When Things Aren’t Fair

I grew up loved. I grew up middle class.  I grew up never having to wonder if I would get a birthday present or a Christmas present. But like most American children, I had to be reminded again and again that not everything in life is fair.

Kids will be kids. And we all need someone older and more experienced to help us see our lives and struggles in perspective with reality. But, that fact that I needed to be reminded again and again that I had it good was downright shameful. And I am not being overly critical of myself just to make a point. I really had no excuse.

You see, from the time that I was born, I had a living example of just how unfair life can be. A member of my family is mentally challenged. While he looks like a normal aging man, his mind is that of a very young child.
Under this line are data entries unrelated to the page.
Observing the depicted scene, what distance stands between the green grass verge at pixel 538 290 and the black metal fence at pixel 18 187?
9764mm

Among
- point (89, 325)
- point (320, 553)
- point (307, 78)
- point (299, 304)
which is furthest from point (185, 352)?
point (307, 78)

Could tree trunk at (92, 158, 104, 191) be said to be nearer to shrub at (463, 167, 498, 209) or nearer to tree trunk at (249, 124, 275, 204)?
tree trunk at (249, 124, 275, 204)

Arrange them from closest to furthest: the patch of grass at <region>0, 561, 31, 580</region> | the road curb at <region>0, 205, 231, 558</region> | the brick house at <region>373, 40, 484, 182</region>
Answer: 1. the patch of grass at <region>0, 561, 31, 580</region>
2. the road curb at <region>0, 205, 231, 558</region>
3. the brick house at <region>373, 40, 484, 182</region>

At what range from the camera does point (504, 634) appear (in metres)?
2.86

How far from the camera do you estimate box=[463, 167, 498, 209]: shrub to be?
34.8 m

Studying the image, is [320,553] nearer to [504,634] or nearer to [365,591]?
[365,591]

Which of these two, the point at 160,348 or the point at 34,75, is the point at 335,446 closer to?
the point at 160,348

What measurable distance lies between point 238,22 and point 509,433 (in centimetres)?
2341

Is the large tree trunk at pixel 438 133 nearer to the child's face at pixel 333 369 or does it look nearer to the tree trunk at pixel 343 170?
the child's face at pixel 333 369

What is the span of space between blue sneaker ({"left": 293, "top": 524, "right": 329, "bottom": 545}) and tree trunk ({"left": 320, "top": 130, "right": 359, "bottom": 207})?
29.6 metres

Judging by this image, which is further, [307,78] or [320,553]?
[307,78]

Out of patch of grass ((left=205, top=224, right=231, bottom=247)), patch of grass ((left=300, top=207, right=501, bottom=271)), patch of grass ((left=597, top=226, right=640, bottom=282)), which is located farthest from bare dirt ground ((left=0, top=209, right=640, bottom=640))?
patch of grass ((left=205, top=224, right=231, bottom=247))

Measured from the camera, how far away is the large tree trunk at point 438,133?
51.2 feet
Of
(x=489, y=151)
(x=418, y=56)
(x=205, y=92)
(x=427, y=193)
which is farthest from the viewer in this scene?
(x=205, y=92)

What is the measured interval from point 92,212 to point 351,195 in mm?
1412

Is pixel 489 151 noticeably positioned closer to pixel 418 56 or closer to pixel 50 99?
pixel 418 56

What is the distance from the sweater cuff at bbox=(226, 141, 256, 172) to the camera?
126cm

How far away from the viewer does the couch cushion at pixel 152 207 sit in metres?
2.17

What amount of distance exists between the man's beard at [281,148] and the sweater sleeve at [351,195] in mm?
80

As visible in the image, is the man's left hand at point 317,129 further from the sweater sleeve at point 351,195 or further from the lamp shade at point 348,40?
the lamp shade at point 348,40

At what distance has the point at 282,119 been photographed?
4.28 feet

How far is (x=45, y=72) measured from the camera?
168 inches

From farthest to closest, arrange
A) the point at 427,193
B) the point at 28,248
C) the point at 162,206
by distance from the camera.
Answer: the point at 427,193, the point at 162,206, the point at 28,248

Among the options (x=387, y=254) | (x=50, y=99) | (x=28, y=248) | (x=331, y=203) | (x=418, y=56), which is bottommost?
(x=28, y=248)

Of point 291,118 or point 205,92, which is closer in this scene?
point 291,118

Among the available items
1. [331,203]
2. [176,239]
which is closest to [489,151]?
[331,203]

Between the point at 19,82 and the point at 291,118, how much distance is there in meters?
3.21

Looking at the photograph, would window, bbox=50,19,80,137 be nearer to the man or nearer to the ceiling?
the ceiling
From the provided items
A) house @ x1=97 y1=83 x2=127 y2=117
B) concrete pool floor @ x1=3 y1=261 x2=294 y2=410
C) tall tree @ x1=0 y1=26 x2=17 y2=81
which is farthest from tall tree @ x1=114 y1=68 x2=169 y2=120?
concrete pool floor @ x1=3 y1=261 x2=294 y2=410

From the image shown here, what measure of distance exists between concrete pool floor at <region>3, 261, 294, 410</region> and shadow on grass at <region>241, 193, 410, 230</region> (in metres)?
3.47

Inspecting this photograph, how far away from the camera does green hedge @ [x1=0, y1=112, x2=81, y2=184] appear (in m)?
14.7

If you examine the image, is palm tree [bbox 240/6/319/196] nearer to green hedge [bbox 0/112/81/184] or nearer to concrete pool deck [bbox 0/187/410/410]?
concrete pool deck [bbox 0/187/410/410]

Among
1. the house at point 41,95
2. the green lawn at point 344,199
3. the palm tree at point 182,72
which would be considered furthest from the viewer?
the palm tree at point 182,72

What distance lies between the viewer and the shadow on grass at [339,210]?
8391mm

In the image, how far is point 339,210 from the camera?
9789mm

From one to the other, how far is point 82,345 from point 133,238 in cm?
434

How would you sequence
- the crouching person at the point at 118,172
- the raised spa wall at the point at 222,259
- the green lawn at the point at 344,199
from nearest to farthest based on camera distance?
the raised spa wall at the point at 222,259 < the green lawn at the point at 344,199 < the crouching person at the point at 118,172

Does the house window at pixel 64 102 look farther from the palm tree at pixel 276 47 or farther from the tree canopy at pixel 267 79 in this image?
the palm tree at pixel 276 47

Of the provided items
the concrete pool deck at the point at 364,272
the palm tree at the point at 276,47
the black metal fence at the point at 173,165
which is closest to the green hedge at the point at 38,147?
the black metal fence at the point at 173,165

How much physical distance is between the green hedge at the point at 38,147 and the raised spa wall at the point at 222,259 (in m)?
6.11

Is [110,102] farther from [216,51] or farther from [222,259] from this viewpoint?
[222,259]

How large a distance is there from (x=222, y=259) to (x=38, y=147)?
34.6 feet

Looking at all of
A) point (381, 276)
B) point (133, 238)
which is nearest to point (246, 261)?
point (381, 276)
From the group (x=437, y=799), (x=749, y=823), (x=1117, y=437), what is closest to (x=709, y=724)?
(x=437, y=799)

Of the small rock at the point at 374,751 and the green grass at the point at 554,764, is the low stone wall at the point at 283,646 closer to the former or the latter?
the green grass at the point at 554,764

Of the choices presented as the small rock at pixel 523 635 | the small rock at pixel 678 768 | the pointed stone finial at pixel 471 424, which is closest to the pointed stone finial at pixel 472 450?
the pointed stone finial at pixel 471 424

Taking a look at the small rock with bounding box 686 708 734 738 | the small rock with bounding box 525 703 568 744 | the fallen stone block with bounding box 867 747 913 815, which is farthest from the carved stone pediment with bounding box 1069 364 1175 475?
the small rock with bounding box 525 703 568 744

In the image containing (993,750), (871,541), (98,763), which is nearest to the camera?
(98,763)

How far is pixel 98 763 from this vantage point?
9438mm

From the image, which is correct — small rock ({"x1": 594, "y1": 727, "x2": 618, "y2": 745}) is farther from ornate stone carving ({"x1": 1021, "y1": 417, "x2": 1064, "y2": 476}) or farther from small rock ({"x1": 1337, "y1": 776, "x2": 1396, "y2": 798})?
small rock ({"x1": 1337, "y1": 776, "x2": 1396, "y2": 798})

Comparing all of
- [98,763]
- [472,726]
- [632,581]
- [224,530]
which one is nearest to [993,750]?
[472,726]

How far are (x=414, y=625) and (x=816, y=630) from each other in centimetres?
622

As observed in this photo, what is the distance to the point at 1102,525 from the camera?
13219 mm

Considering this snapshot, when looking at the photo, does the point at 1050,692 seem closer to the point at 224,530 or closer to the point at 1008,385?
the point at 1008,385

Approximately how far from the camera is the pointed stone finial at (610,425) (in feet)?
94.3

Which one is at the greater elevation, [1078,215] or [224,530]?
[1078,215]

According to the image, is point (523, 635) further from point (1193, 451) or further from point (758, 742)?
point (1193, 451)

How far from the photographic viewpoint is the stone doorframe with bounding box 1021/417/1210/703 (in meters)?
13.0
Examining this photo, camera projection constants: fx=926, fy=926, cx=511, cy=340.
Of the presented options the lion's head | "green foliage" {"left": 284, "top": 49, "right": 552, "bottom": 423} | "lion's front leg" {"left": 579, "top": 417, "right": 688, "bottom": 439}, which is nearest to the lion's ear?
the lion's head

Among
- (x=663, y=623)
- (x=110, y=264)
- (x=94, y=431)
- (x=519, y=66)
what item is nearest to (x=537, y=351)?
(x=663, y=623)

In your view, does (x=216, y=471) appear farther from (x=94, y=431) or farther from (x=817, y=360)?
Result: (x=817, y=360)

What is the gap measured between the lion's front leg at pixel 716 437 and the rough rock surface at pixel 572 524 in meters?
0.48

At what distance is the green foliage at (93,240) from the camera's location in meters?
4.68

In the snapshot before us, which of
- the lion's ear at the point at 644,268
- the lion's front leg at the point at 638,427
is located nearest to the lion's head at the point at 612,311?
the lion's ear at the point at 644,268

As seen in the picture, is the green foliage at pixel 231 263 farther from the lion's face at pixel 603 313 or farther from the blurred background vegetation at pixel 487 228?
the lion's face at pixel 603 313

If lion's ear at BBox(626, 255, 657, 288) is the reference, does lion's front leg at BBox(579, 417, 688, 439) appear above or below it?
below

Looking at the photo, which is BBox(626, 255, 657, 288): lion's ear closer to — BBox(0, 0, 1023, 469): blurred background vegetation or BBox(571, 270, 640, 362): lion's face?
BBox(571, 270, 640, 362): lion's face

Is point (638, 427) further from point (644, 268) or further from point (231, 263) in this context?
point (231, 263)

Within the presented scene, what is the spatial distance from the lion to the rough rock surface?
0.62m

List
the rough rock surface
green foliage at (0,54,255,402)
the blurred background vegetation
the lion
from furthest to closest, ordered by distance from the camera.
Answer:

We don’t really know how it happened. It might have been a high fever. It might have been an unfortunate slip on the sidewalk and bump on the forehead. It’s a mystery that will never be solved. But what is for certain is that my uncle did not develop like a normal child.

From very early in life, not everything was fair for my uncle.

While I value my uncle greatly as he is, I do wish that he had been able to enjoy a “normal” life. I do wish that he could’ve gotten married and been a dad. I do wish that he could’ve been a fireman or an electrician or a mechanic and really gotten to use the tools that he loves to collect.

But, I do wonder how different the lives of my family members would’ve have been had he been normal. I don’t know about my brothers, but I know that I would’ve turned out even more selfish, more prideful, more self-centered than I already am. I know that I would be less sensitive to people with disabilities and towards those who have had injustices done to them. And I am sure that if my uncle had not been in my life as he is, I would not be heartbroken by the millions of mentally and physically challenged children and adults that are abused, abandoned and mistreated everyday because life was not fair to them.

I would have never come into contact with some of these courageous and beautiful people had not my uncle been placed in our lives as he is.

Looking at my uncle, and people like him, you might feel sad, you might feel angry. But, there is also much to learn from from them. And, if I may say so, there is much to envy. My uncle has known much hardship and suffering and prejudice, but there are seven simple things that characterize his life. May God help me to have these seven things characterize my own life more and more:

  1. Always easy to laugh and smile.
  2. Friendly with everyone.
  3. Always thankful for whatever meal is served.
  4. Never concerned about what anyone thinks.
  5. Loves all animals.
  6. Lives each day as it comes.
  7. Speaks directly and forthrightly, and sees no reason to lie.

Thank you, Uncle Lewis! You’ve made my life richer, and I can’t imagine our family without you.

God chose the weak things of this world to shame the strong.